Un an après son retour du Qatar, «le traumatisme est encore là» raconte Zahir Belounis






Il y a un an, Zahir Belounis retrouvait la liberté. Retenu près d'un an et demi au Qatar pour avoir réclamé son salaire à son ex-club d'Al-Jaish, le footballeur franco-algérien vit désormais en Espagne où il a tourné le dos aux terrains. Dès son retour, il a lancé un combat judiciaire contre son ancien employeur et a récemment été entendu par une juge d'instruction. En attendant de raconter son histoire dans un livre à paraître en 2015, Belounis tente aussi de se reconstruire.


Comment vous sentez-vous un an après votre retour en France?

Le traumatisme est toujours là. Chaque jour, je pense à la justice française et j’espère que cela ne va pas rester impuni. A côté de ça, je dois aussi penser à me reconstruire pour mes filles et ma femme. Elle morfle comme moi mais elle intériorise plus. Les enfants, ça va. La plus grande a oublié, ça lui paraît loin.


Comment s'est déroulé votre retour à une vie normale?

En décembre et en janvier, j’ai vécu deux mois dans le trou. J’ai eu l’impression de recommencer à marcher après un grave accident. Aujourd'hui, je remarche mais avec des béquilles et j'utilise un fauteuil roulant de temps en temps si on veut pousser la comparaison. Il faut réapprendre à vivre normalement mais il y a des séquelles. Certains matins quand je me réveille, je me demande si je suis vraiment sorti de ce calvaire. Parfois, on me dit que je suis un héros. Je n’ai pas fait ça pour être un héros mais pour défendre mes droits.
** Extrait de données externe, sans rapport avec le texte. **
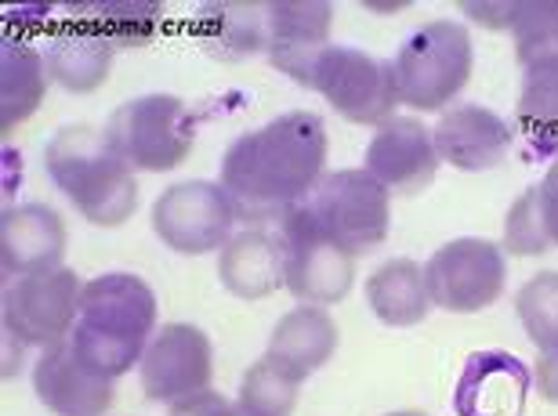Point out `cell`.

Où en est votre carrière de joueur?

Je me sens loin de tout ça maintenant. Je ne m'intéresse plus au foot. Ils m’ont fait arrêter ma carrière alors que je pensais pouvoir encore jouer pendant deux ou trois saisons. Je n’envisage pas de reprendre. J’avais du plaisir à pratiquer ce métier, des gens y ont mis un terme et j’y penserai jusqu’à la fin de ma vie. Des clubs anglais m’avaient proposé un essai à mon retour mais c’est moi qui n'ai pas donné suite. Psychologiquement, je n’étais pas capable d’aller m’entraîner.


Que faites-vous aujourd'hui?

Un ami m'a tendu la main et m'a proposé du travail dans son restaurant en Espagne, à Malaga. J’y suis allé car je voulais être loin de tout ça dans un endroit neutre pour être plus tranquille. Là-bas, j’ai appris le métier de serveur. Des clients me reconnaissent de temps en temps. La dernière fois, un Allemand est venu me voir, il avait Der Spiegel (un journal allemand)dans les mains avec un article sur moi. Il était venu au restaurant juste pour me voir. Tant mieux pour mon pote, ça lui ramène des clients.
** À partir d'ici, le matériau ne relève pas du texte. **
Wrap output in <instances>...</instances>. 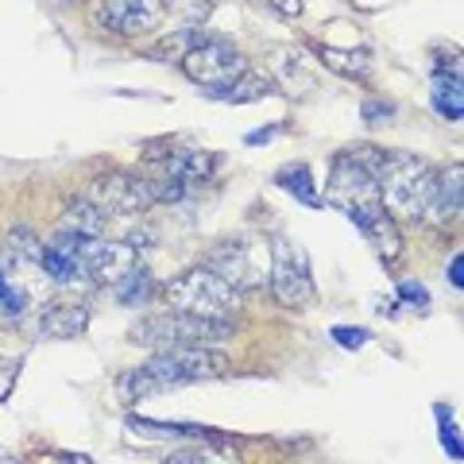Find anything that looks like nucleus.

Êtes-vous suivi par un psychologue?

Je fais ma propre thérapie. Un psy, il te parle de choses qu’il connaît. Ne pas pouvoir quitter un pays qui n’est pas le sien et être claustrophobe même en plein air, il faut l’avoir vécu pour ressentir ce que ça fait.


Que faites-vous alors?

J’écris un livre qui me doit servir de thérapie. Je ne suis pas dans l’accusation car le Qatar a aussi de bons côtés mais il a un côté qui m’a détruit. Je le fais aussi pour me faire un peu d’argent.
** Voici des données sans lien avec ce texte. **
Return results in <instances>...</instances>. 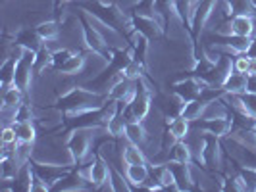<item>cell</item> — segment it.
I'll use <instances>...</instances> for the list:
<instances>
[{
  "label": "cell",
  "mask_w": 256,
  "mask_h": 192,
  "mask_svg": "<svg viewBox=\"0 0 256 192\" xmlns=\"http://www.w3.org/2000/svg\"><path fill=\"white\" fill-rule=\"evenodd\" d=\"M220 117H230V108L226 106L222 96L206 102L204 117L202 119H220Z\"/></svg>",
  "instance_id": "14"
},
{
  "label": "cell",
  "mask_w": 256,
  "mask_h": 192,
  "mask_svg": "<svg viewBox=\"0 0 256 192\" xmlns=\"http://www.w3.org/2000/svg\"><path fill=\"white\" fill-rule=\"evenodd\" d=\"M241 96V102H243V114L250 115V117H256V92H250V90H244Z\"/></svg>",
  "instance_id": "19"
},
{
  "label": "cell",
  "mask_w": 256,
  "mask_h": 192,
  "mask_svg": "<svg viewBox=\"0 0 256 192\" xmlns=\"http://www.w3.org/2000/svg\"><path fill=\"white\" fill-rule=\"evenodd\" d=\"M148 129L144 125V121H128V125H126V135H124V139H128L129 142H133V144H139L142 146L144 142L148 141Z\"/></svg>",
  "instance_id": "9"
},
{
  "label": "cell",
  "mask_w": 256,
  "mask_h": 192,
  "mask_svg": "<svg viewBox=\"0 0 256 192\" xmlns=\"http://www.w3.org/2000/svg\"><path fill=\"white\" fill-rule=\"evenodd\" d=\"M233 15H250L256 17V4L254 0H230Z\"/></svg>",
  "instance_id": "18"
},
{
  "label": "cell",
  "mask_w": 256,
  "mask_h": 192,
  "mask_svg": "<svg viewBox=\"0 0 256 192\" xmlns=\"http://www.w3.org/2000/svg\"><path fill=\"white\" fill-rule=\"evenodd\" d=\"M231 31L237 37H256L254 17H250V15H233L231 17Z\"/></svg>",
  "instance_id": "6"
},
{
  "label": "cell",
  "mask_w": 256,
  "mask_h": 192,
  "mask_svg": "<svg viewBox=\"0 0 256 192\" xmlns=\"http://www.w3.org/2000/svg\"><path fill=\"white\" fill-rule=\"evenodd\" d=\"M191 121L189 119H185L183 115H176V117H172L170 121H168V131L178 139V141H185L187 139V135L191 133Z\"/></svg>",
  "instance_id": "12"
},
{
  "label": "cell",
  "mask_w": 256,
  "mask_h": 192,
  "mask_svg": "<svg viewBox=\"0 0 256 192\" xmlns=\"http://www.w3.org/2000/svg\"><path fill=\"white\" fill-rule=\"evenodd\" d=\"M16 133H18V141L26 142V144H35L37 142V127L33 121H24V123H14Z\"/></svg>",
  "instance_id": "15"
},
{
  "label": "cell",
  "mask_w": 256,
  "mask_h": 192,
  "mask_svg": "<svg viewBox=\"0 0 256 192\" xmlns=\"http://www.w3.org/2000/svg\"><path fill=\"white\" fill-rule=\"evenodd\" d=\"M122 148V160H124V164L126 166H133V164H146L148 160H146V154L142 150V146L139 144H133V142H129L126 139L124 142V146H120Z\"/></svg>",
  "instance_id": "8"
},
{
  "label": "cell",
  "mask_w": 256,
  "mask_h": 192,
  "mask_svg": "<svg viewBox=\"0 0 256 192\" xmlns=\"http://www.w3.org/2000/svg\"><path fill=\"white\" fill-rule=\"evenodd\" d=\"M248 64H250V56L248 54H237V56H233V69L235 71L248 75Z\"/></svg>",
  "instance_id": "21"
},
{
  "label": "cell",
  "mask_w": 256,
  "mask_h": 192,
  "mask_svg": "<svg viewBox=\"0 0 256 192\" xmlns=\"http://www.w3.org/2000/svg\"><path fill=\"white\" fill-rule=\"evenodd\" d=\"M198 129H202L206 135H212L216 139H226L233 131V119L230 117H220V119H200L196 121Z\"/></svg>",
  "instance_id": "3"
},
{
  "label": "cell",
  "mask_w": 256,
  "mask_h": 192,
  "mask_svg": "<svg viewBox=\"0 0 256 192\" xmlns=\"http://www.w3.org/2000/svg\"><path fill=\"white\" fill-rule=\"evenodd\" d=\"M248 85V75L246 73H239V71H233L222 85L224 92H231V94H243Z\"/></svg>",
  "instance_id": "10"
},
{
  "label": "cell",
  "mask_w": 256,
  "mask_h": 192,
  "mask_svg": "<svg viewBox=\"0 0 256 192\" xmlns=\"http://www.w3.org/2000/svg\"><path fill=\"white\" fill-rule=\"evenodd\" d=\"M254 25H256V17H254Z\"/></svg>",
  "instance_id": "24"
},
{
  "label": "cell",
  "mask_w": 256,
  "mask_h": 192,
  "mask_svg": "<svg viewBox=\"0 0 256 192\" xmlns=\"http://www.w3.org/2000/svg\"><path fill=\"white\" fill-rule=\"evenodd\" d=\"M24 121H35V115H33V108L29 104H22L18 110H16V117H14V123H24Z\"/></svg>",
  "instance_id": "20"
},
{
  "label": "cell",
  "mask_w": 256,
  "mask_h": 192,
  "mask_svg": "<svg viewBox=\"0 0 256 192\" xmlns=\"http://www.w3.org/2000/svg\"><path fill=\"white\" fill-rule=\"evenodd\" d=\"M204 110H206V100L196 98V100L185 102V106H183V110H181L180 115H183L185 119H189L191 123H196V121H200V119L204 117Z\"/></svg>",
  "instance_id": "11"
},
{
  "label": "cell",
  "mask_w": 256,
  "mask_h": 192,
  "mask_svg": "<svg viewBox=\"0 0 256 192\" xmlns=\"http://www.w3.org/2000/svg\"><path fill=\"white\" fill-rule=\"evenodd\" d=\"M126 125H128V117L120 110V114L116 115V117H112L104 127H106V133H108L110 137H114V139H124V135H126Z\"/></svg>",
  "instance_id": "17"
},
{
  "label": "cell",
  "mask_w": 256,
  "mask_h": 192,
  "mask_svg": "<svg viewBox=\"0 0 256 192\" xmlns=\"http://www.w3.org/2000/svg\"><path fill=\"white\" fill-rule=\"evenodd\" d=\"M112 177V166H110V162L102 158L100 154L96 156V160L90 164V179L89 183L94 187V189H98L100 185H104L106 181Z\"/></svg>",
  "instance_id": "4"
},
{
  "label": "cell",
  "mask_w": 256,
  "mask_h": 192,
  "mask_svg": "<svg viewBox=\"0 0 256 192\" xmlns=\"http://www.w3.org/2000/svg\"><path fill=\"white\" fill-rule=\"evenodd\" d=\"M0 141H2V144H12V142H18V133H16V127H14V125H4Z\"/></svg>",
  "instance_id": "22"
},
{
  "label": "cell",
  "mask_w": 256,
  "mask_h": 192,
  "mask_svg": "<svg viewBox=\"0 0 256 192\" xmlns=\"http://www.w3.org/2000/svg\"><path fill=\"white\" fill-rule=\"evenodd\" d=\"M126 177H128L131 189H142L144 183L150 179V167H148V162L146 164H133V166H126L124 169Z\"/></svg>",
  "instance_id": "5"
},
{
  "label": "cell",
  "mask_w": 256,
  "mask_h": 192,
  "mask_svg": "<svg viewBox=\"0 0 256 192\" xmlns=\"http://www.w3.org/2000/svg\"><path fill=\"white\" fill-rule=\"evenodd\" d=\"M100 129V125H83V127L76 129V131H72L70 135H68V142H66V146H68V150L70 154L74 156V160H76V164H79L87 154L90 152V144L94 141V133Z\"/></svg>",
  "instance_id": "1"
},
{
  "label": "cell",
  "mask_w": 256,
  "mask_h": 192,
  "mask_svg": "<svg viewBox=\"0 0 256 192\" xmlns=\"http://www.w3.org/2000/svg\"><path fill=\"white\" fill-rule=\"evenodd\" d=\"M35 31H37V35L42 38L44 42L62 37V27H60V23H56V21H52V19H48V21H40Z\"/></svg>",
  "instance_id": "16"
},
{
  "label": "cell",
  "mask_w": 256,
  "mask_h": 192,
  "mask_svg": "<svg viewBox=\"0 0 256 192\" xmlns=\"http://www.w3.org/2000/svg\"><path fill=\"white\" fill-rule=\"evenodd\" d=\"M85 64H87V54H83V52H74L64 64L58 67V73L68 75V77L79 75V73L85 69Z\"/></svg>",
  "instance_id": "7"
},
{
  "label": "cell",
  "mask_w": 256,
  "mask_h": 192,
  "mask_svg": "<svg viewBox=\"0 0 256 192\" xmlns=\"http://www.w3.org/2000/svg\"><path fill=\"white\" fill-rule=\"evenodd\" d=\"M170 162L178 164H192V152L185 141H178L170 148Z\"/></svg>",
  "instance_id": "13"
},
{
  "label": "cell",
  "mask_w": 256,
  "mask_h": 192,
  "mask_svg": "<svg viewBox=\"0 0 256 192\" xmlns=\"http://www.w3.org/2000/svg\"><path fill=\"white\" fill-rule=\"evenodd\" d=\"M248 75H256V58H250V64H248Z\"/></svg>",
  "instance_id": "23"
},
{
  "label": "cell",
  "mask_w": 256,
  "mask_h": 192,
  "mask_svg": "<svg viewBox=\"0 0 256 192\" xmlns=\"http://www.w3.org/2000/svg\"><path fill=\"white\" fill-rule=\"evenodd\" d=\"M152 110V94L148 92H139L135 94V98L128 104V121H144Z\"/></svg>",
  "instance_id": "2"
}]
</instances>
Avez-vous l'impression d'être compris?

Je suis beaucoup toute l’actualité autour du Qatar. J’ai l’impression que tout passe tranquillement et que les Français adhèrent à l'arrivée de ces nouveaux investisseurs parce qu'il y a de fortes sommes en jeu. Ils arrivent à faire oublier qu’ils ont séquestré d'autres Français là-bas. Je me sens seul et plus aidé par la presse de ce pays. Ça aussi, c’est difficile à vivre.


Que dire aux joueurs qui sont tentés d’aller là-bas?

Que ça peut bien se passer. Je pense qu’après moi, ils ne séquestreront plus jamais un autre joueur de la sorte. Ce n’est pas bon pour eux, ça leur fait une mauvaise publicité. Souvent, ce sont aussi des noms assez connus qui partent là-bas donc c'est aussi plus compliqué. Dans mon cas, ils ont dû se dire que ça passerait tout seul.


Qu'attendez-vous de la justice française?

J’espère qu’elle sera forte et indépendante. Ce que je voudrais, c’est que l’on dise juste que j’avais raison et que l’on reconnaisse que j’ai morflé. Ça serait symbolique. Je voudrais aussi récupérer les salaires en retard. A la limite, les dommages et intérêts, c’est accessoire. Je ne fais pas ça parce que c’est le Qatar et qu’il y a de l’argent, j’aurais fait la même chose si ça avait été le Canada ou le Bhoutan.